Нойон скорбно покачал головой: подобную байку он слышал и в стане Темучина, только в ней все говорилось наоборот, не монголы варили и ели людей Джамухи, а люди Джамухи — монголов.

— С тех пор как позвал Джамуха, мы здесь, в этих сопках, — старейшина скорбно поджал губы. — Места, как видите, не особо привольные для скота — слишком лесистые. Однако осенью мы отвоюем назад все свои прежние пастбища — так обещал хан Джамуха!

— Слава великому Джамухе! Слава! — закричали воины.

А Баурджин сделал в памяти важную для порученного ему дела отметку — осень! Вот — начало похода. Ну, да, Джамухе следует торопиться — слишком уж сложно удерживать вместе такую массу враждебных племён. На чём основывается этот союз? На страхе перед Темучином, которому последовательно придаётся образ людоеда? Или наряду с этим на чём-то ещё? Страх… Если вспомнить слова Кара-Мергена о Дикой Оэлун, то получится, что Джамуха использует в своих интересах разбойников. Сначала они нападают на какое-нибудь кочевье, потом великий хан водворяет порядок. И все довольны. И подвергшиеся нападению роды, и Джамуха, и разбойники. Правда, разбойники в этой ситуации скоро будут крайними — чем ближе военный поход, тем меньше в них нужды Джамухе.

— Ваши лошади упитанны и выносливы, а люди — радостны, — подольстился к старейшине Баурджин. — Вы, наверное, знаете все здешние новости?

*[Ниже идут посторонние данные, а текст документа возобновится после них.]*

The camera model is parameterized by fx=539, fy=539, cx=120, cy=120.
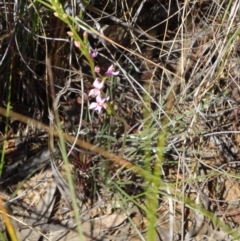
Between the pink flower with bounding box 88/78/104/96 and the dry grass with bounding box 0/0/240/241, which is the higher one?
the pink flower with bounding box 88/78/104/96

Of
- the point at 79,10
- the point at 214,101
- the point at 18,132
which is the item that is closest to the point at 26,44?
the point at 79,10

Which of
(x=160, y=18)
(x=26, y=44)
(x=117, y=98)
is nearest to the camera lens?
(x=26, y=44)

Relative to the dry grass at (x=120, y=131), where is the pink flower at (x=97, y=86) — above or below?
above

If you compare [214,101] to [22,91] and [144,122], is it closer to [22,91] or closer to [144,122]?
[144,122]

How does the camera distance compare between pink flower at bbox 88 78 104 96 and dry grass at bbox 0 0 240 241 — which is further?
dry grass at bbox 0 0 240 241

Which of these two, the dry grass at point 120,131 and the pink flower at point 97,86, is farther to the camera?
the dry grass at point 120,131

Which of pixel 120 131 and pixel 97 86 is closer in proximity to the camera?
pixel 97 86

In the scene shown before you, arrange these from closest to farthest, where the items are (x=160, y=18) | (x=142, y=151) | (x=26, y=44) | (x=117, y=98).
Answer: (x=26, y=44)
(x=142, y=151)
(x=117, y=98)
(x=160, y=18)

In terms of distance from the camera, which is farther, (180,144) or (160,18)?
(160,18)

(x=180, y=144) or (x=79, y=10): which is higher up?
(x=79, y=10)

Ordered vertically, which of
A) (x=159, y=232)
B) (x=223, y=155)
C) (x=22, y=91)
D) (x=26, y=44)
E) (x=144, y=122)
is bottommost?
(x=159, y=232)

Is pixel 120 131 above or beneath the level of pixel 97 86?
beneath
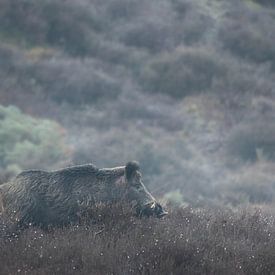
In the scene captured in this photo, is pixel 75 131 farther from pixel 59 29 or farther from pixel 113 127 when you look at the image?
pixel 59 29

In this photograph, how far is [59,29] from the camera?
72.4 feet

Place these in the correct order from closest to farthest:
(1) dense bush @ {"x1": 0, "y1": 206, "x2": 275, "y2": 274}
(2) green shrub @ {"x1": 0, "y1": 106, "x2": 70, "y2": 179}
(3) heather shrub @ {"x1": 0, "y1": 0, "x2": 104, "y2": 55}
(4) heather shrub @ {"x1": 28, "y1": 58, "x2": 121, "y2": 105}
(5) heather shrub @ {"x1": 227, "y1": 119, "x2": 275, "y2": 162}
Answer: (1) dense bush @ {"x1": 0, "y1": 206, "x2": 275, "y2": 274} < (2) green shrub @ {"x1": 0, "y1": 106, "x2": 70, "y2": 179} < (5) heather shrub @ {"x1": 227, "y1": 119, "x2": 275, "y2": 162} < (4) heather shrub @ {"x1": 28, "y1": 58, "x2": 121, "y2": 105} < (3) heather shrub @ {"x1": 0, "y1": 0, "x2": 104, "y2": 55}

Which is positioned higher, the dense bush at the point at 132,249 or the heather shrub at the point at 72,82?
the dense bush at the point at 132,249

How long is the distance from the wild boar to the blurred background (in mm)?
6783

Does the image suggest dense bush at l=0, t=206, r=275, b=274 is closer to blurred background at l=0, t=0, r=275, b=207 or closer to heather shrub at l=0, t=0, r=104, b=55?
blurred background at l=0, t=0, r=275, b=207

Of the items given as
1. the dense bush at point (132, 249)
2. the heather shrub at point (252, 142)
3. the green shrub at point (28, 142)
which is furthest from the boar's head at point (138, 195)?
the heather shrub at point (252, 142)

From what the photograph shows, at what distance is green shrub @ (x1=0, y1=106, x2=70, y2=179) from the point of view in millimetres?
16281

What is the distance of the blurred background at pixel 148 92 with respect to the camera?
672 inches

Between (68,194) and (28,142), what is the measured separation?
30.6 feet

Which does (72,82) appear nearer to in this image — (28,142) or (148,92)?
(148,92)

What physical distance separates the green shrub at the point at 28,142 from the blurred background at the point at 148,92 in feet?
0.09

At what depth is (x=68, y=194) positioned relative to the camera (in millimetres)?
7703

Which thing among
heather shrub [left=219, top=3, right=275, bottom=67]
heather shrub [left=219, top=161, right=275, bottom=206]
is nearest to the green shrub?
heather shrub [left=219, top=161, right=275, bottom=206]

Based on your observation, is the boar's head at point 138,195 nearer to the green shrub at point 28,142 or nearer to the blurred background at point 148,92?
the blurred background at point 148,92
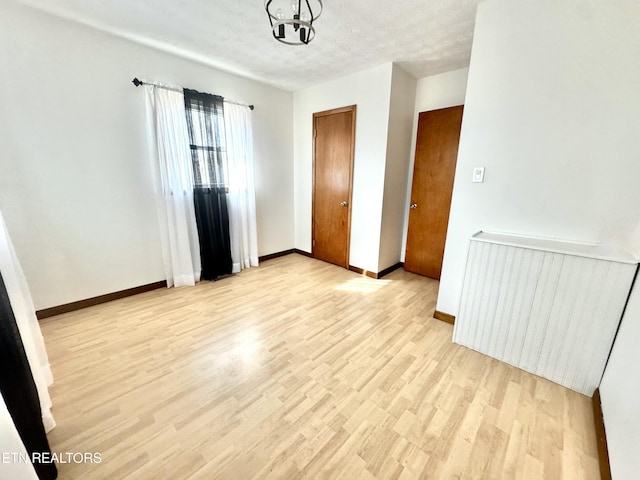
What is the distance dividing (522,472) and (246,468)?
1224 millimetres

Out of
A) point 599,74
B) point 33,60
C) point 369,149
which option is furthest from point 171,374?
point 599,74

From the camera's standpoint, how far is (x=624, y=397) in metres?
1.12

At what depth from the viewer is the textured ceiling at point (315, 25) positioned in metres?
1.80

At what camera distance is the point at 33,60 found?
1947mm

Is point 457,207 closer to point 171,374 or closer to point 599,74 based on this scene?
point 599,74

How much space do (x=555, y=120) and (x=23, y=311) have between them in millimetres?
3107

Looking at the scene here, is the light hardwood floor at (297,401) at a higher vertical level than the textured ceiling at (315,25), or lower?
lower

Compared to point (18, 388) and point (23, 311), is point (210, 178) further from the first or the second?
point (18, 388)

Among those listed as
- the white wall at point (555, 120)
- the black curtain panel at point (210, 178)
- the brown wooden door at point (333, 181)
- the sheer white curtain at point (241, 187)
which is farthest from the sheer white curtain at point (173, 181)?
the white wall at point (555, 120)

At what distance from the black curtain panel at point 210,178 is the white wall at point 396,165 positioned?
1.94 m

— Знаем. — Хоттончог усмехнулся. — Совсем скоро будет великий сход — курултай — вот пока главная новость!

Действительно — новость. Вон оно как, оказывается… Курултай… Интересно, какие вопросы на нём будут решать? Наверняка — о начале военного выступления. Хорошо бы попасть на сей съезд… Нет, не «хорошо бы», а обязательно надобно попасть, обязательно!

— Мы, музыканты-хогжимчи, были бы тебе весьма признательны, почтеннейший Хоттончог, если б ты посоветовал нам, в чьих родах лучше выступить? Расскажи, посоветуй, что б нам не ходить зря, ибо правду говорят, что глупая голова — враг ногам.

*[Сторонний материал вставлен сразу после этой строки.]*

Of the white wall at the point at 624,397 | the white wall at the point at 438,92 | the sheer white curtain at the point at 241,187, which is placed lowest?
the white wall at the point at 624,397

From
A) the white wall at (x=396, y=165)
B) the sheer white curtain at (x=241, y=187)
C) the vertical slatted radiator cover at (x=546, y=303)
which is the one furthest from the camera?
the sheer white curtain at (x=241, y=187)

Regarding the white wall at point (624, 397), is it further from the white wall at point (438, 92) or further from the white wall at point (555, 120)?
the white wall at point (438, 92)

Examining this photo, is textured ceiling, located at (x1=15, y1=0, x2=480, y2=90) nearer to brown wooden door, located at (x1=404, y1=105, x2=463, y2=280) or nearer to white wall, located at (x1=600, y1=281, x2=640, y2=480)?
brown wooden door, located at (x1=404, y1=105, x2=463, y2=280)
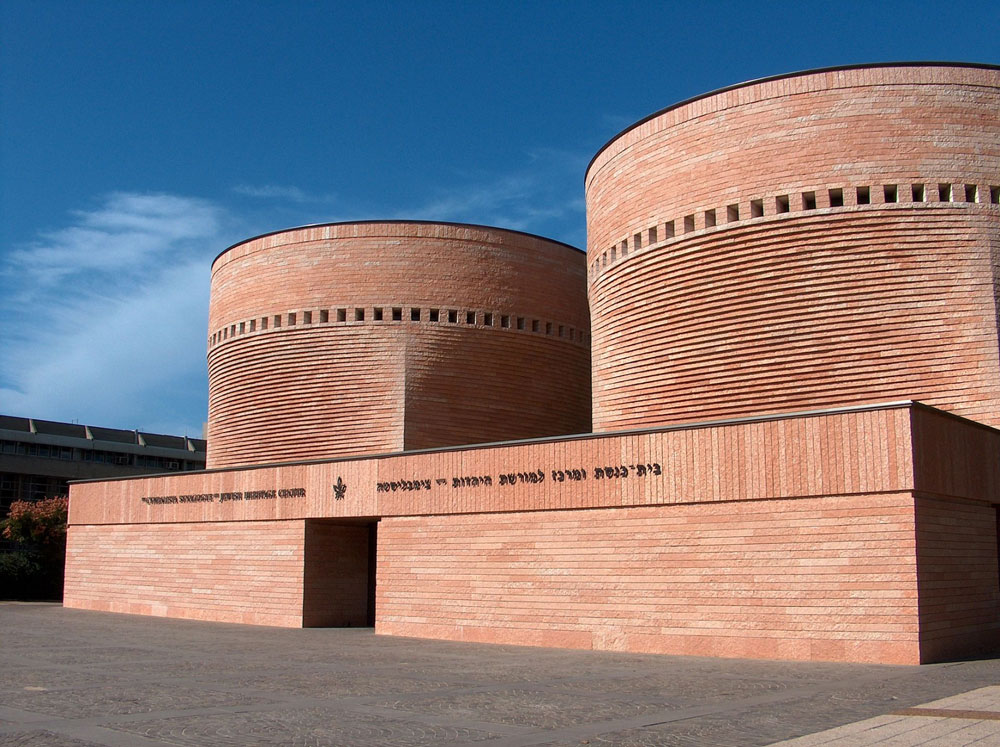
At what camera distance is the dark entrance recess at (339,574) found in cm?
2378

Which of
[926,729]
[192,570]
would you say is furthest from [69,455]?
[926,729]

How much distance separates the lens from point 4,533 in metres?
42.1

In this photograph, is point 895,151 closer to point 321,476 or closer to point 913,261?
point 913,261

— Что ж, — довольно качнул головой польщённый старейшина. — Раз ты просишь моего совета, улигерчи-гуай, ты его получишь. Итак, запоминай… В дне пути отсюда на север — кочевья тайджиутского рода старого Уддума Хадока, дальше, за ним — пастбища Кугурчи-нойона, а уж за ними…

Баурджин внимательно слушал, стараясь запомнить все. Время от времени нойон, пользуясь образовывавшимися в рассказе старейшины паузами, быстро уточнял маршруты следования и пути подхода к тем или иным родам, а также количество в них лошадей и людей. Информации было много, и Баурджин боялся упустить даже небольшую её часть.

Правда, и старый Хотточог оказался не лыком шит — всё, что касалось чужих родов, рассказывал подробно, а вот про своих ближайших соседей по большей части молчал, не раскрывая количество лошадей и воинов. Внимательно слушая, нойон про себя решил, что в вопросе о ближайших соседей старика вряд ли можно считать достоверным источником информации — слишком уж осторожен. Найти бы кого-нибудь другого? Кого? Расспросить воинов? Опасно… Одно дело, когда деликатные вопросы всплывают как бы сами собой в общей беседе, и совсем другое — когда их задают с глазу на глаз. Многим повредило излишнее любопытство. Неожиданно для себя Баурджин вдруг попытался припомнить монгольский аналог русской пословицы «Любопытной Варваре на базаре нос оторвали», но тщетно. Почему-то вспоминались другие: «Два ворона удивляются черноте друг друга» — это, наверное, о Темучине и Джамухе, бывших друзьях-неразлейвода, а ныне — самых страшных врагов, и «Далеко козлиным рогам до неба». Эта, скорее всего, про будущую попытку «народных артистов» проникнуть на курултай.

Проговорив далеко за полночь, гости разошлись. Первыми, испросив разрешения, покинули гэр воины, затем поднялся и сам Хоттончог:

— Твои друзья, улигерчи-гуай, пусть ночуют в моём гэре, тебя же я провожу в другой.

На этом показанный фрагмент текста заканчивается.